December Love
"That's it! She doesn't try, and that's partly why she succeeds, being as God has made her. Do you know that some people hate her?"

"Impossible!"

"They do."

"Who do?"

"The young-old women of her time, the young-old Edwardian women. She dates them. She shows them up by looking as she does. She is their contemporary, and she has the impertinence to be old. And they can't forgive her for it."

"I understand," said Craven. "She has betrayed the 'old guard.' She has disobeyed the command inscribed on their banner. She has given up."

"Yes. They will never pardon her, never!"

"I wonder what made her do it?" said Craven.

And he proceeded to touch on Miss Van Tuyn's desire to get Lady Sellingworth to Paris. He soon found out that she did not know about the jewels episode. She showed curiosity, and he told her what he knew. She seemed deeply interested.
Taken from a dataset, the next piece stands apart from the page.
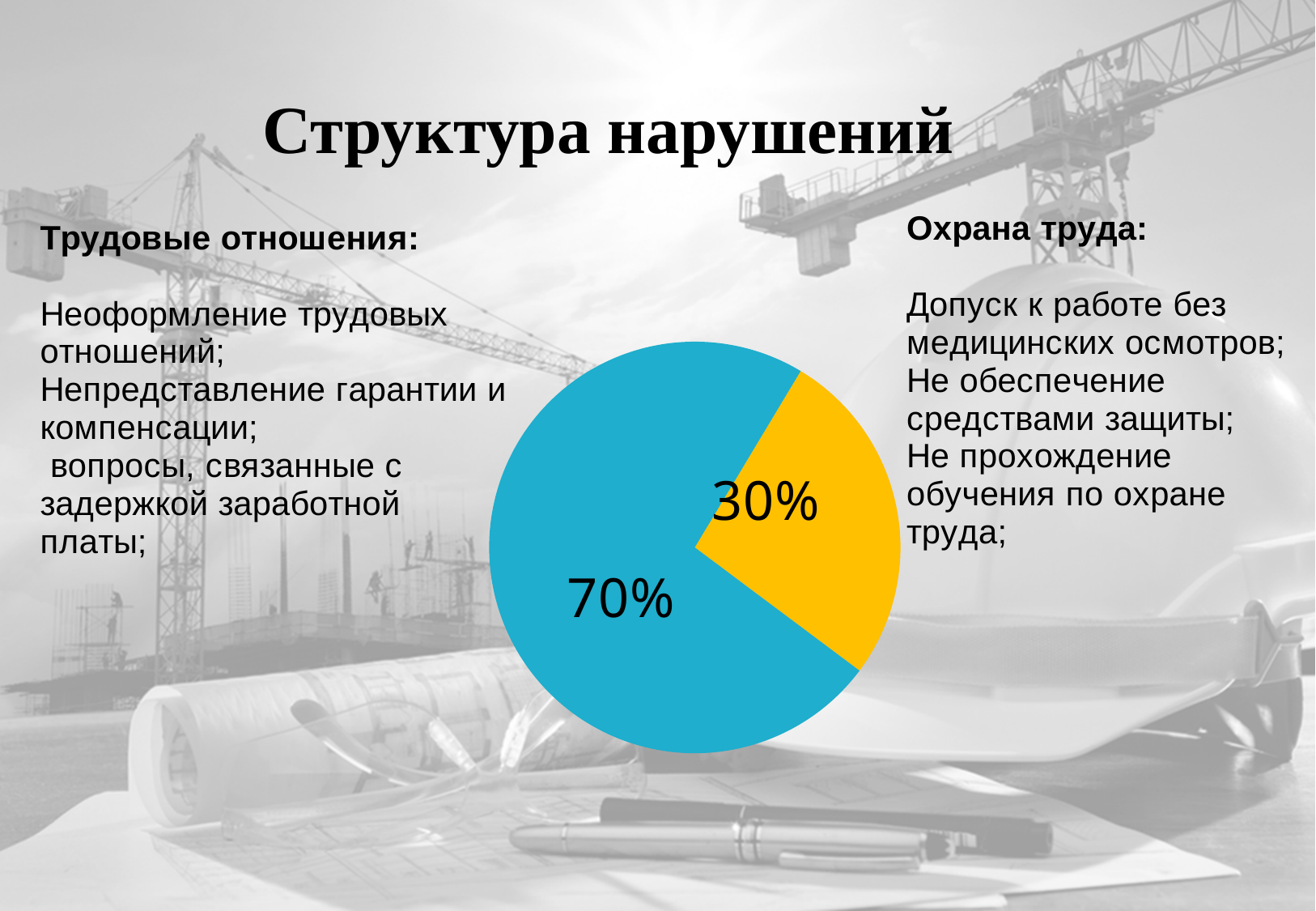
How many slices does the pie chart have? 2 What percentage is shown on the blue slice of the pie chart? 70% What colours are used for the two slices of the pie chart? blue and yellow What is the title of the slide containing the pie chart? Структура нарушений Which is larger, the blue slice or the yellow slice? the blue slice What is the difference in percentage points between the blue slice and the yellow slice? 40 What kind of chart is shown on the slide? pie chart What percentage is shown on the yellow slice of the pie chart? 30% Which slice of the pie chart is the smallest? the yellow slice (30%) Is the value of the yellow slice greater or less than 50%? less Which slice of the pie chart is the largest? the blue slice (70%) What is the total of the two percentages shown on the pie chart? 100%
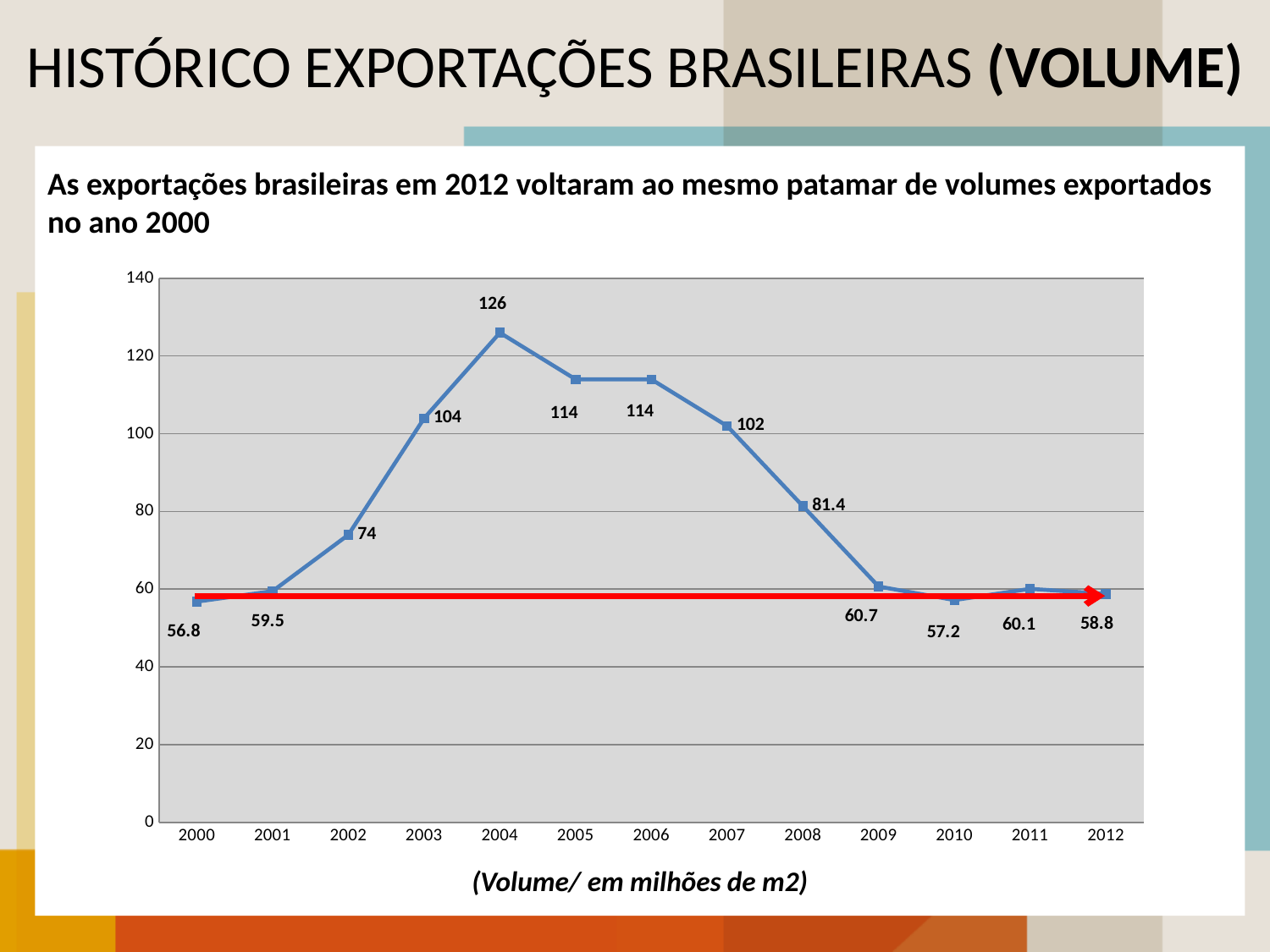
What is the difference between the export volume in 2004 and in 2012? 67.2 What unit is given below the chart for the plotted volumes? milhões de m2 What is the export volume value for 2008? 81.4 Which year has a larger export volume, 2003 or 2007? 2003 What kind of chart is shown on the slide? line chart What is the export volume value for 2004? 126 What is the export volume value for 2012? 58.8 Which year has the highest export volume? 2004 Which year has the lowest export volume? 2000 What is the export volume value for 2000? 56.8 Do the export volumes rise or fall from 2004 to 2010? fall How many years are plotted on the x axis? 13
"I was sure there was a mystery in her life," she said. "I have always felt it. Ten years ago! And since then she has never stayed in Paris!"

"And since then--from that moment--she has betrayed the 'old guard.'"

"How? I don't understand."

Craven explained. Miss Van Tuyn listened with an intensity of interest which flattered him. He began to think her quite lovely, and she saw the pretty thought in his mind.

When he had finished she said:

"No attempt to recover the lost jewels, the desertion of Paris, the sudden change into old age! What do you make of it?"

"I can make nothing. Unless the chagrin she felt made her throw up everything in a fit of anger. And then, of course, once the thing was done she couldn't go back."

"You mean--go back to the Edwardian youthfulness she had abandoned?"

"Yes. One may refuse to grow old, but once one has become definitely, ruthlessly old, it's practically impossible to jump back to a pretence of the thirties."